**Problem to solve:**
Give all of the listing again word for word, with images excluded.

**Extracted material:**
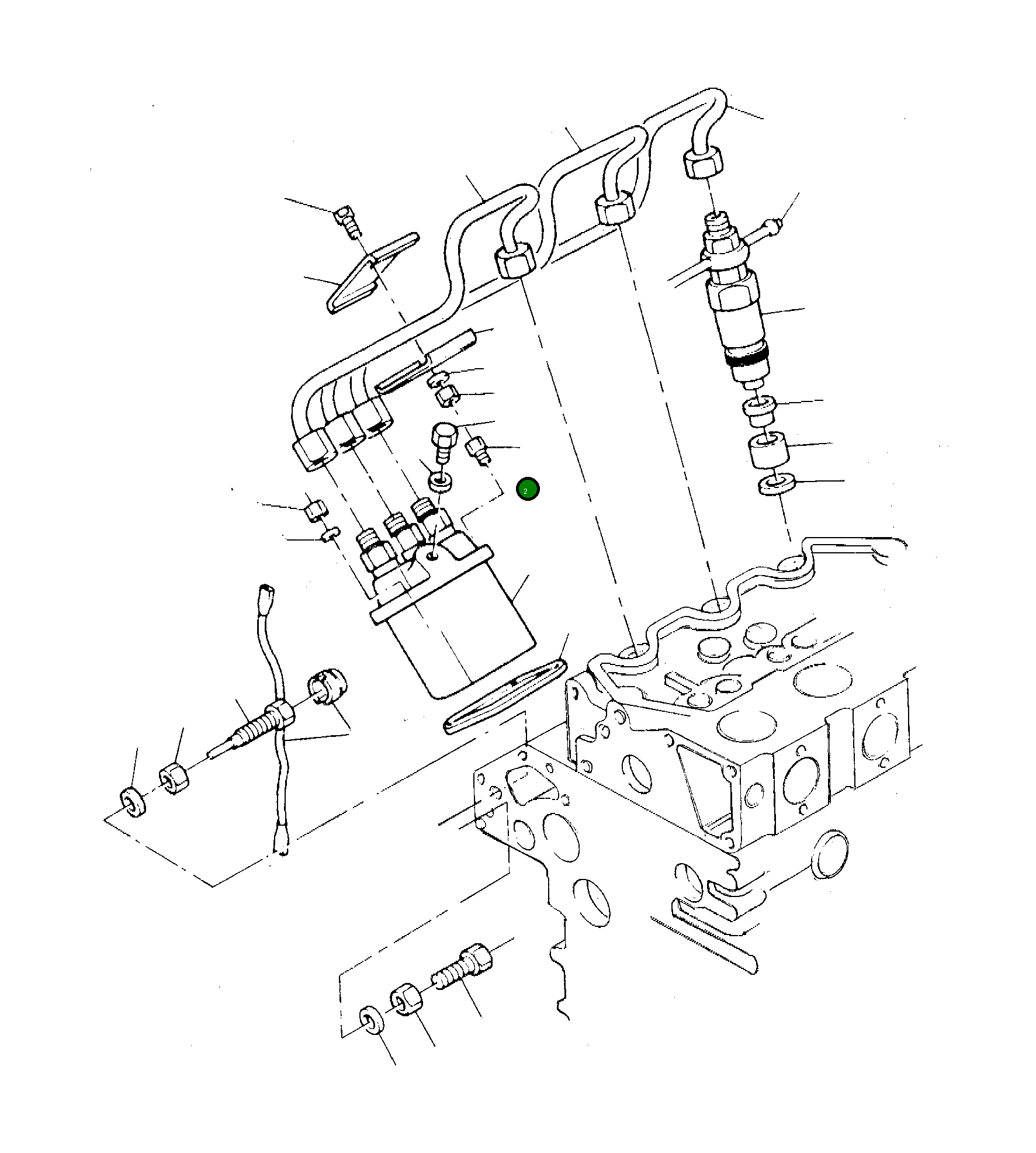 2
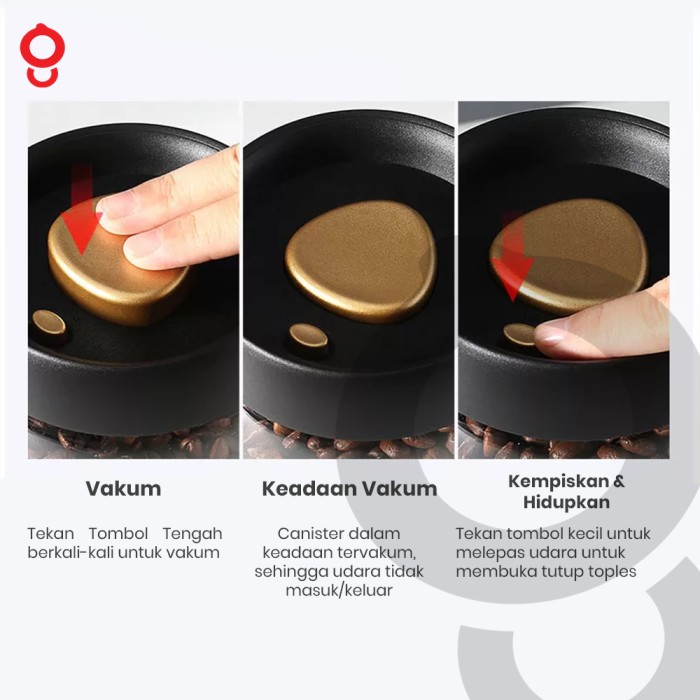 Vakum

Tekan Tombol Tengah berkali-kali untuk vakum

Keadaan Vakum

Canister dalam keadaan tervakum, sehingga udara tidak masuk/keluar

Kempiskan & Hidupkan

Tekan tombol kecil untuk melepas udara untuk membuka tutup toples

**Exercise output:**
 2
 Vakum

Tekan Tombol Tengah berkali-kali untuk vakum

Keadaan Vakum

Canister dalam keadaan tervakum, sehingga udara tidak masuk/keluar

Kempiskan & Hidupkan

Tekan tombol kecil untuk melepas udara untuk membuka tutup toples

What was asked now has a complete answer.